Nathaniel Ford was the top candidate to become chief executive of the Metropolitan Washington Airports Authority despite a contentious and flawed vetting process in which the authority’s board learned belatedly about Ford’s personal financial problems and one authority member accused those opposing Ford of being racists. Despite those problems, the MWAA, which oversees the Washington area’s two airports and the Dulles Toll Road, still considers Ford, current head of the San Francisco Municipal Transportation Agency, a candidate for the top job even as it reopens its search for someone to fill the position, a Virginia House of Delegates committee was told Thursday.
The authority’s handling of the executive search was roundly criticized by transportation committee members, and the MWAA board was called to appear before the committee to explain the lack of transparency in the search process and its failure to fully vet candidates before picking favorites.
Former Rep. Tom Davis, a Virginia appointee to the MWAA Board of Directors who represented the authority in front of the transportation committee, acknowledged that the board interviewed candidates for the job before those candidates were vetted.
The board was scheduled to choose a new executive on Wednesday but postponed the vote because three new directors had been named to the authority and had not had a say in the hiring.
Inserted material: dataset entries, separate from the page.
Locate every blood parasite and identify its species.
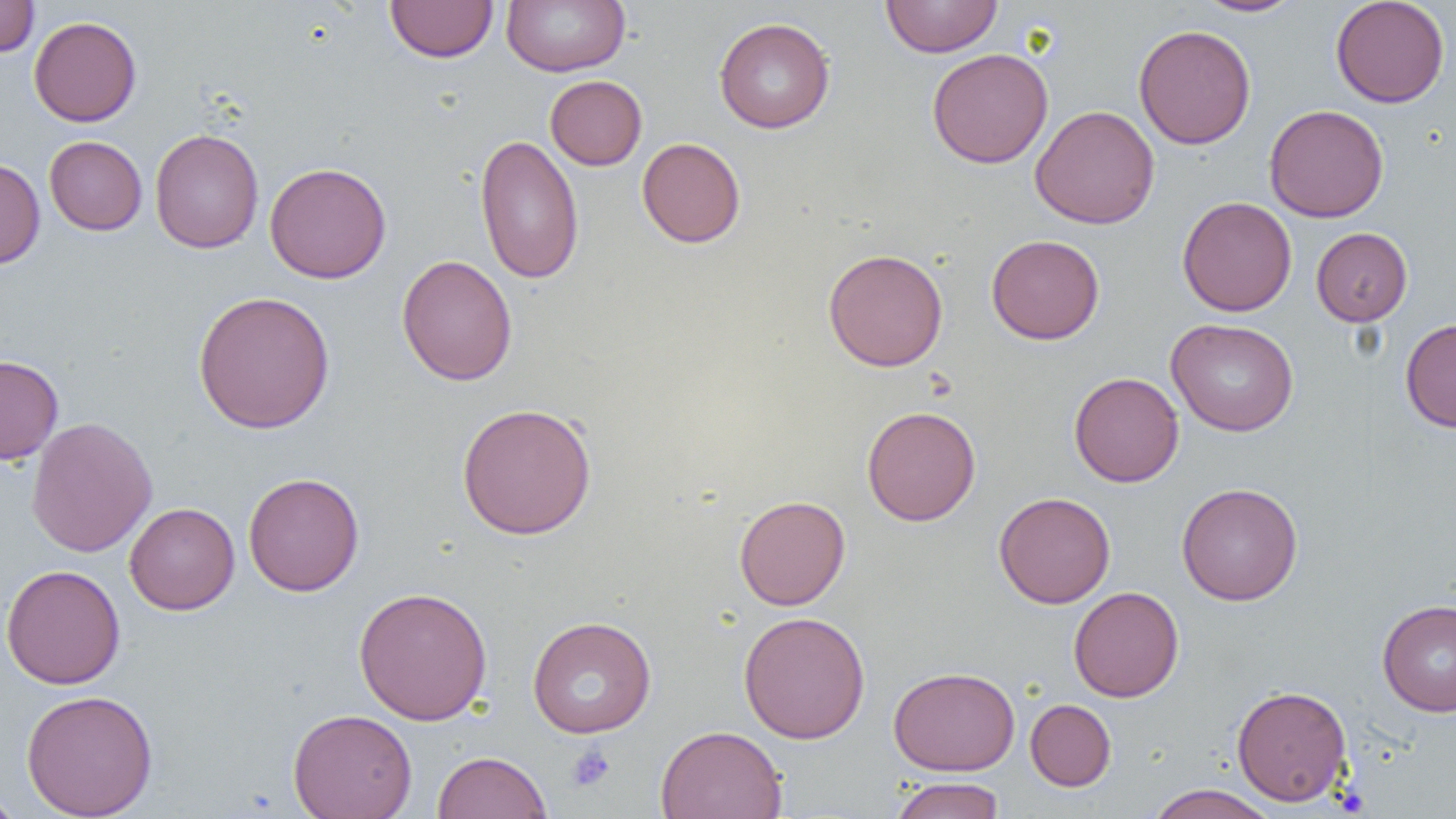
No blood parasites observed.

Approximate bounding boxes as (x1, y1, x2, y2) in pixels. Platelet locations: (566, 744, 615, 792). Uninfected red blood cell locations: (0, 0, 39, 58), (385, 0, 499, 63), (501, 0, 630, 76), (881, 0, 1002, 58), (1194, 0, 1305, 17), (1331, 0, 1450, 108), (29, 16, 142, 127), (714, 17, 835, 133), (1133, 24, 1256, 149), (926, 48, 1054, 168), (545, 75, 647, 170), (1264, 104, 1389, 223), (1030, 105, 1160, 229), (149, 128, 264, 253), (475, 133, 585, 284), (44, 135, 147, 235), (636, 137, 746, 248), (0, 158, 45, 270), (264, 162, 392, 284), (1177, 196, 1297, 316), (1311, 227, 1412, 326), (986, 234, 1105, 344), (822, 248, 948, 372), (396, 254, 517, 386), (193, 290, 336, 434), (1400, 317, 1456, 433), (1166, 318, 1299, 436), (0, 354, 64, 464), (1069, 371, 1184, 487), (456, 402, 597, 540), (861, 405, 981, 526), (26, 416, 157, 558), (243, 472, 365, 596), (1177, 482, 1303, 606), (994, 492, 1115, 609), (734, 495, 850, 610), (124, 502, 240, 615), (1, 564, 125, 690), (353, 586, 493, 726), (1068, 586, 1184, 702), (1377, 600, 1456, 716), (738, 611, 870, 744), (527, 615, 657, 738), (887, 665, 1021, 775), (1231, 684, 1352, 806), (21, 689, 158, 818), (1025, 699, 1116, 791), (288, 708, 417, 819), (656, 724, 787, 819), (432, 750, 552, 819), (889, 776, 1006, 819), (1146, 784, 1279, 819), (0, 787, 24, 819). Slide-level diagnosis: no evidence of blood parasites. Single field of view. Light microscopy. Captured at 1000x magnification. Image is 1456×819 pixels. Thin blood smear.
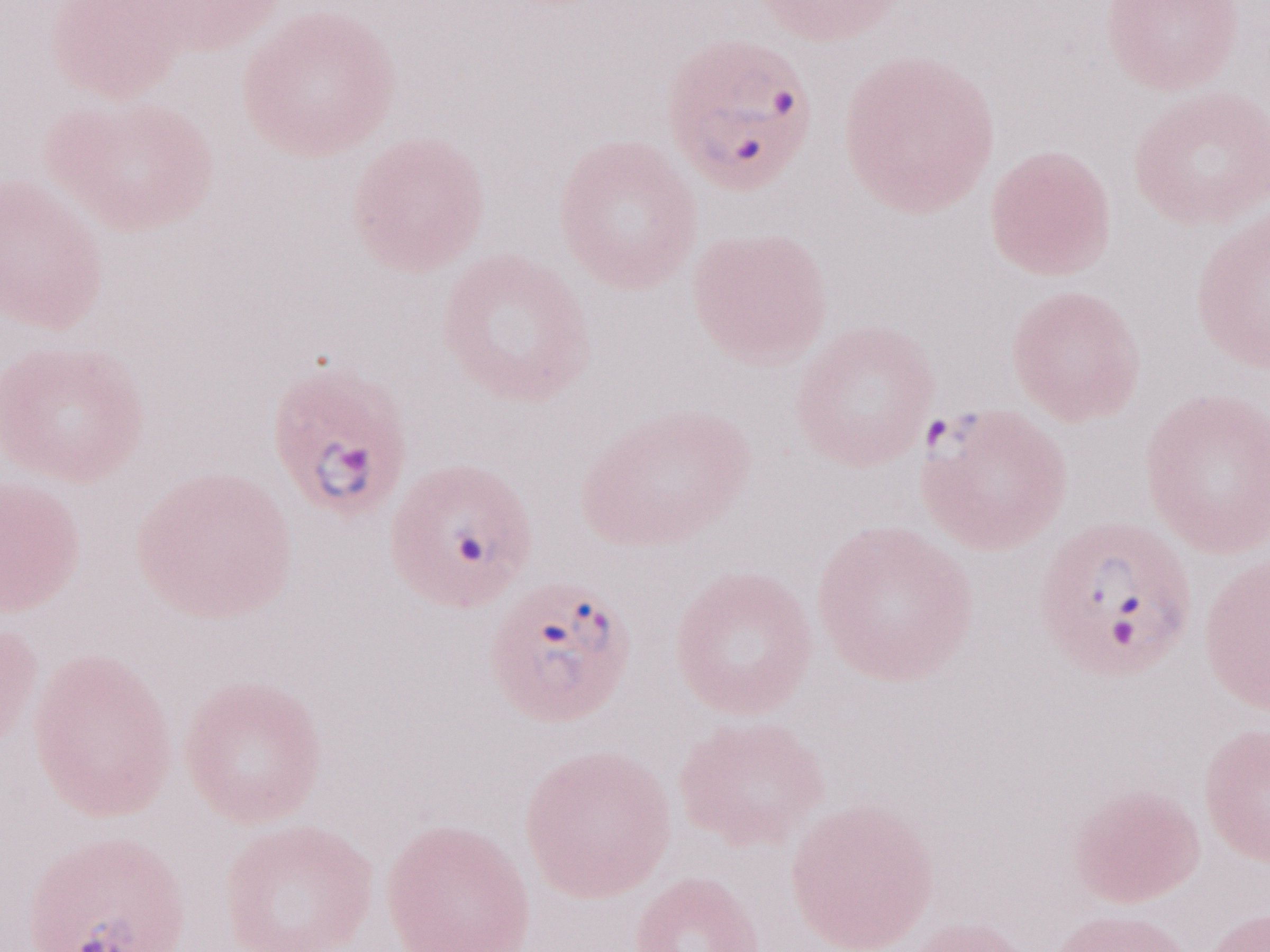
May-Grünwald-Giemsa (MGG) stain. Thin peripheral-blood smear. One field of this slide. Olympus BX43 microscope and DP73 digital camera. Image is 1270×952 pixels. 1,000x magnification. Malaria diagnosis (patient-level): positive.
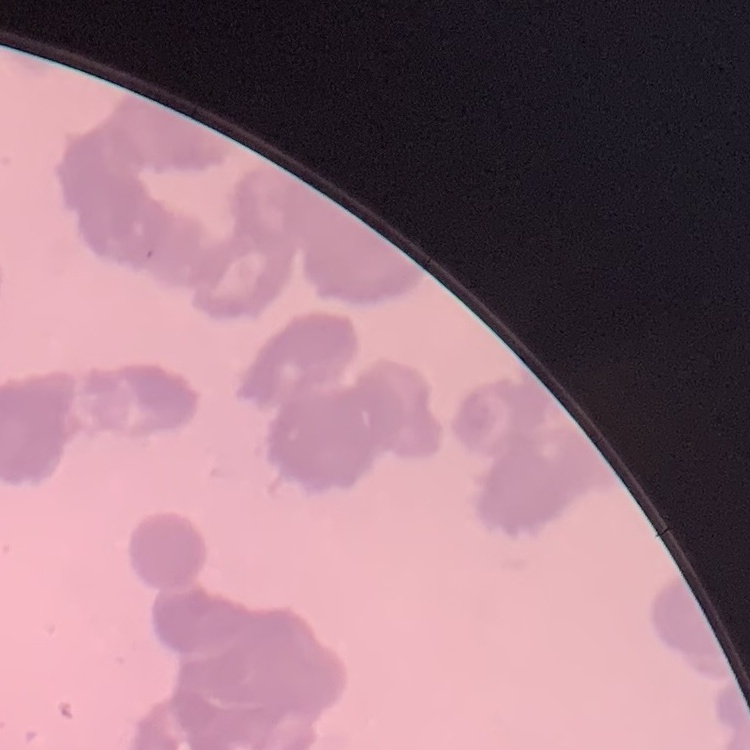
The erythrocytes show rouleaux formation. Thin peripheral smear. One tile cut from a larger photomicrograph. Field's or Giemsa stain.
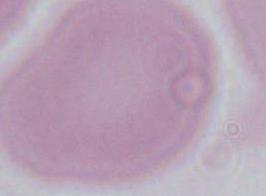
modality: micrograph
identification: erythrocyte
magnification: 1000x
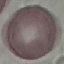

malaria status = uninfected
stain = Giemsa
image type = automatically extracted cell patch, resized to 64 × 64 pixels
preparation = thin blood smear
capture = smartphone through the microscope eyepiece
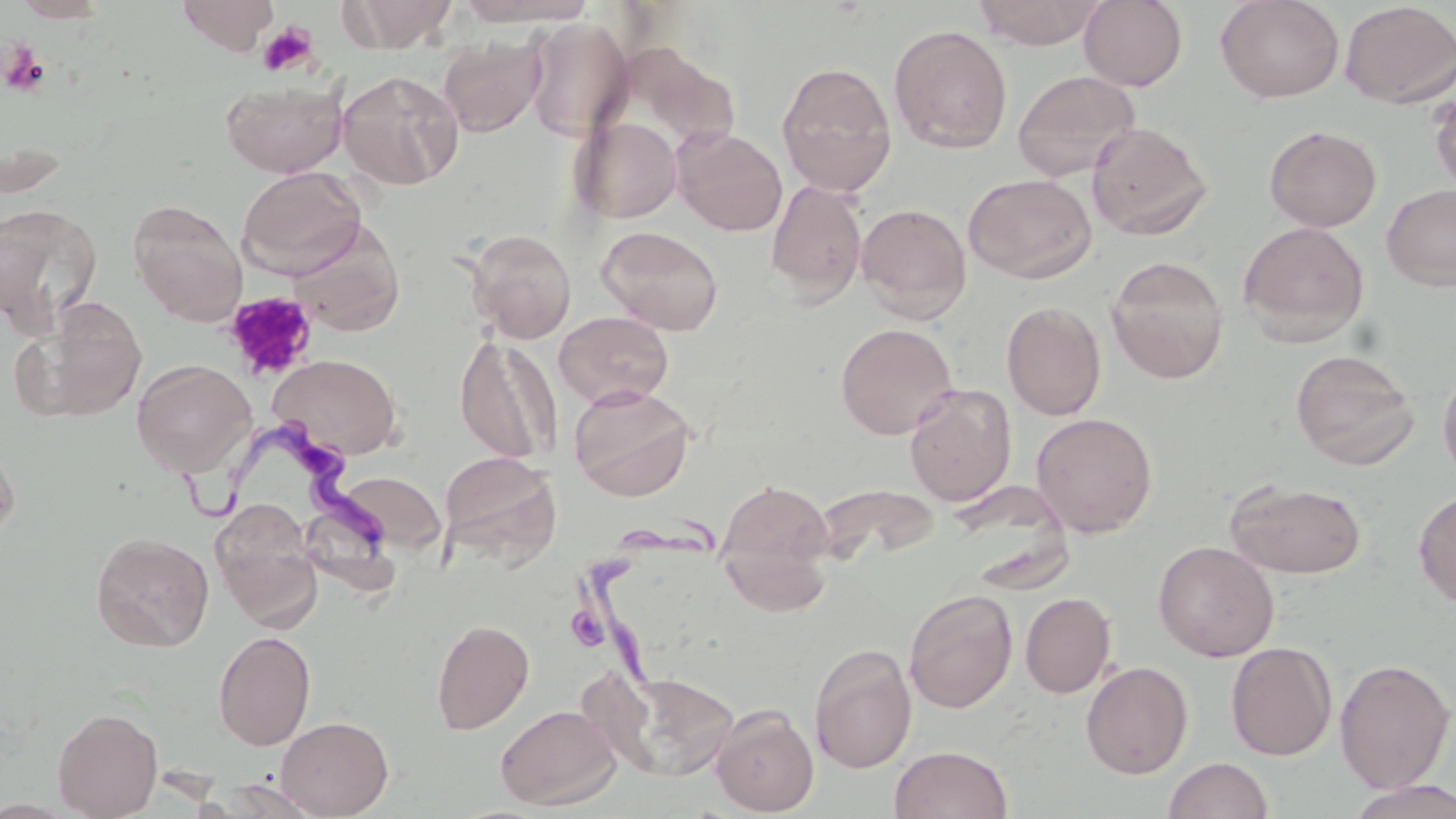
Summary:
  - Coordinate format: approximate bounding boxes as [x1, y1, x2, y2] in pixels
  - Uninfected red blood cell locations: [10, 0, 114, 24], [177, 0, 278, 54], [341, 0, 458, 53], [453, 0, 596, 27], [972, 0, 1106, 49], [1078, 0, 1188, 91], [1215, 0, 1344, 103], [1339, 1, 1456, 109], [523, 18, 634, 142], [889, 24, 1013, 154], [438, 34, 546, 137], [776, 61, 897, 197], [336, 70, 464, 190], [1012, 70, 1140, 182], [220, 78, 348, 177], [1430, 86, 1456, 195], [571, 116, 682, 224], [1086, 122, 1212, 240], [1263, 125, 1382, 232], [673, 127, 787, 236], [237, 166, 366, 277], [963, 173, 1097, 284], [766, 180, 867, 305], [1381, 183, 1456, 291], [128, 199, 248, 325], [0, 203, 103, 332], [856, 203, 972, 321], [288, 221, 405, 336], [1238, 221, 1370, 345], [596, 225, 724, 336], [466, 229, 577, 343], [1105, 256, 1230, 383], [12, 295, 148, 423], [1001, 301, 1106, 421], [554, 311, 673, 409], [835, 322, 958, 439], [455, 334, 560, 463], [1290, 349, 1419, 469], [269, 353, 403, 459], [132, 358, 256, 477], [1437, 366, 1456, 485], [568, 384, 696, 502], [904, 384, 1016, 506], [1030, 412, 1157, 538], [0, 435, 20, 544], [439, 451, 561, 567], [335, 471, 446, 554], [716, 478, 835, 610], [1224, 480, 1368, 578], [1413, 488, 1456, 608], [213, 504, 324, 632], [90, 532, 214, 652], [1153, 540, 1279, 662], [904, 588, 1018, 713], [1020, 592, 1116, 698], [431, 618, 534, 734], [213, 631, 316, 750], [1226, 642, 1337, 761], [808, 643, 917, 773], [1334, 658, 1454, 793], [1080, 661, 1193, 779], [601, 670, 740, 782], [495, 704, 620, 810], [710, 704, 819, 816], [52, 707, 163, 818], [275, 716, 394, 818], [889, 745, 1013, 819], [1162, 757, 1275, 819], [220, 778, 325, 818], [1343, 779, 1456, 819]
  - Trypanosoma brucei locations: [181, 432, 401, 562], [571, 514, 721, 698]
  - Platelet locations: [257, 21, 319, 77], [1, 41, 50, 97], [223, 290, 318, 382]
  - Slide-level diagnosis: Trypanosoma brucei
  - Field of view: single
  - Magnification: 1000x
  - Modality: light microscopy
  - Preparation: thin blood smear
  - Stain: May-Grünwald-Giemsa
  - Image size: 1456×819 pixels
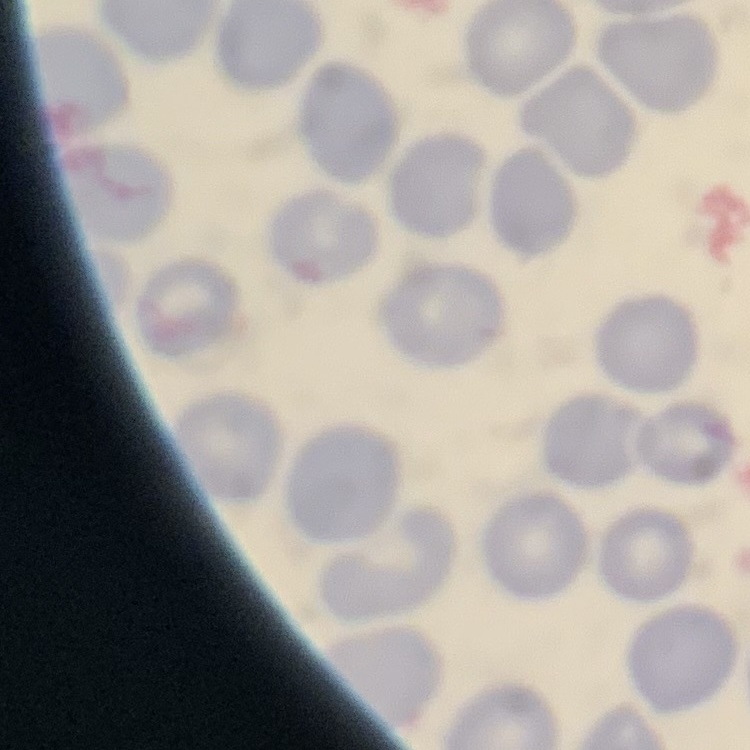
red blood cell morphology = no rouleaux formation
image type = square crop of a larger photomicrograph
stain = Field's or Giemsa
preparation = thin blood film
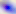

Summary:
  - Modality: micrograph
  - Magnification: 400x
  - Identification: Toxoplasma gondii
Evaluate for Plasmodium parasites.
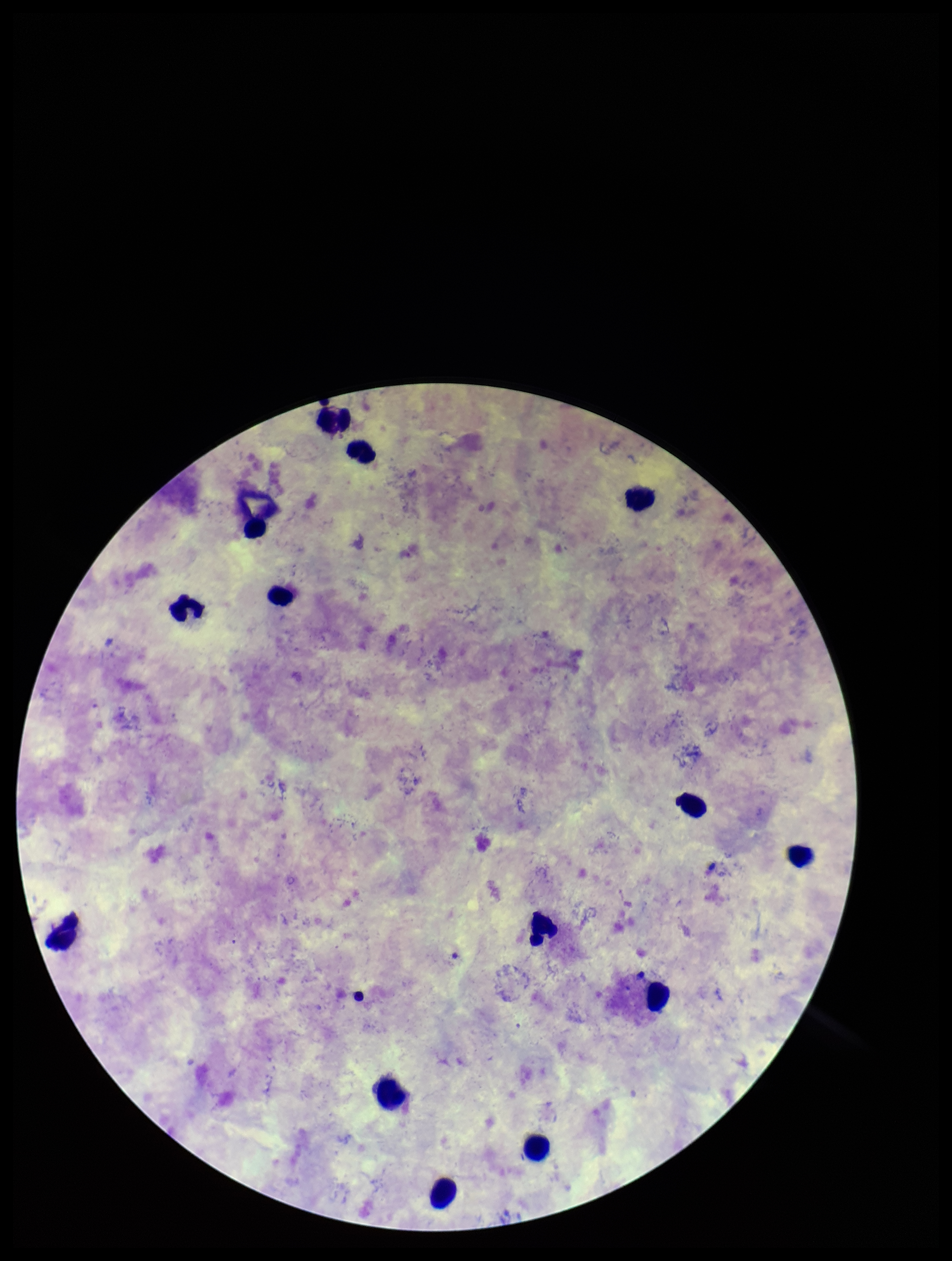
None identified.

capture: smartphone photograph through the microscope eyepiece
preparation: thick smear
field_of_view: one from this slide
stain: Giemsa
image_size: 952×1261 pixels
patient_malaria_status: positive
parasite_count: 0
species_reported_for_this_patient: Plasmodium vivax
leukocyte_count: 14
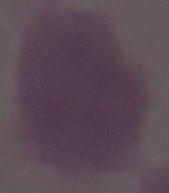
1000x magnification. A red blood cell is shown. Micrograph.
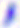 Toxoplasma gondii is seen. Micrograph. 400x magnification.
Identify the parasite.
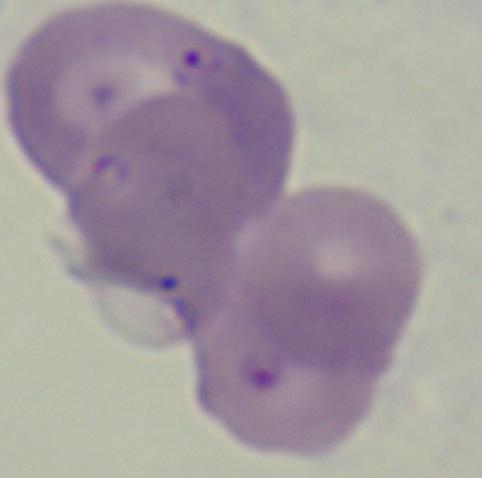

This is Babesia.

{
  "magnification": "1000x",
  "modality": "micrograph"
}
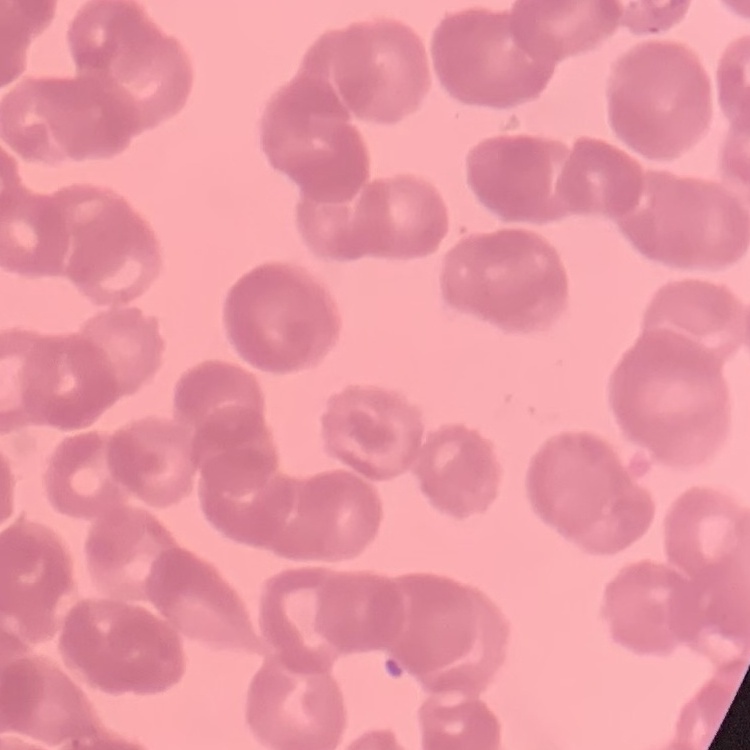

“We felt that if the new CEO is going to have to work with these new members as well, we should kind of reopen this thing, take a step back and allow everybody to get comfortable,” Davis said.
No deadline was set for the board to choose a chief executive.
The 13-member board was split over Ford, who, according to Davis, was an engaging, charismatic candidate who charmed some directors during his interviews. Others were concerned over reports of Ford’s personal financial woes, including back taxes he owed and his use of corporate credit cards. And stories surfaced that at least one board member accused other directors of racism for declining to back Ford during an informal 7-6 vote.
“It wasn’t very pretty sitting there, and it’s even uglier when you read it in the paper,” Davis said. “We are looking and trying to make sure now that it’s not a 7-6 vote, that there will be a supermajority on the board for a position like this.”
Committee Chairman Joe May, R-Leesburg, suggested that MWAA’s governing body may be in over its head now that the authority is responsible not only for the region’s two airports, Washington Dulles International and Ronald Reagan Washington National, but the construction of the $6.5 billion extension of Metrorail to Dulles.
“That raises the expectation level of the people that do the governing,” May said. “The real issue is the governance model, which has served since 1986, is no longer an adequate model for today.”